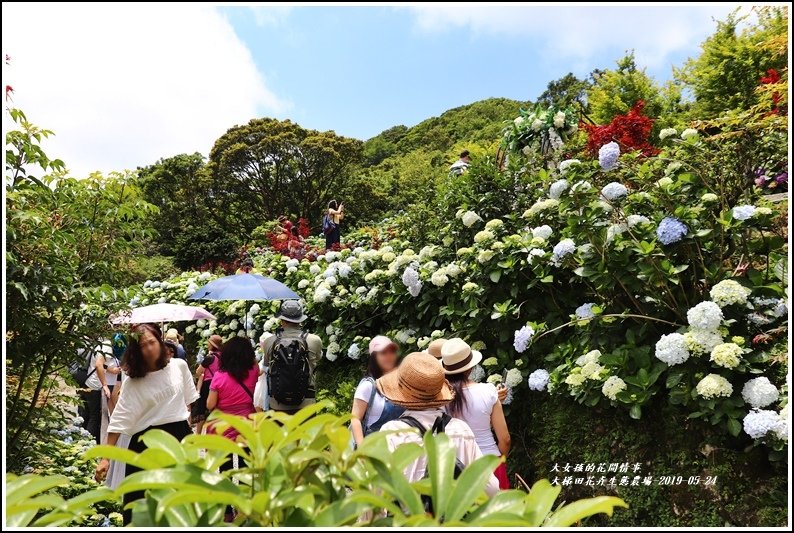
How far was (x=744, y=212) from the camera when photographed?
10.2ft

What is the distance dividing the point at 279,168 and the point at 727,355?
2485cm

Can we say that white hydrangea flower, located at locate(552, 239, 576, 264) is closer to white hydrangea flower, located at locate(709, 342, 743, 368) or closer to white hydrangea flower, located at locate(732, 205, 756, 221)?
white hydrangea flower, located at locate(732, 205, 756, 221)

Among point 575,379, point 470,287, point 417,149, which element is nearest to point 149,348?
● ● ● ●
> _TASK TO CARRY OUT_: Can you copy the listing above word for word, leaving out the pictures?

> _ANSWER TO THE TASK_:
How far was (x=744, y=212) from the camera when photographed?
10.2ft

What is the distance dividing the point at 279,168 and the point at 727,355?
2485cm

Can we say that white hydrangea flower, located at locate(552, 239, 576, 264) is closer to white hydrangea flower, located at locate(709, 342, 743, 368) or closer to white hydrangea flower, located at locate(732, 205, 756, 221)?
white hydrangea flower, located at locate(732, 205, 756, 221)

Among point 575,379, point 470,287, point 417,149, which element is nearest to point 149,348?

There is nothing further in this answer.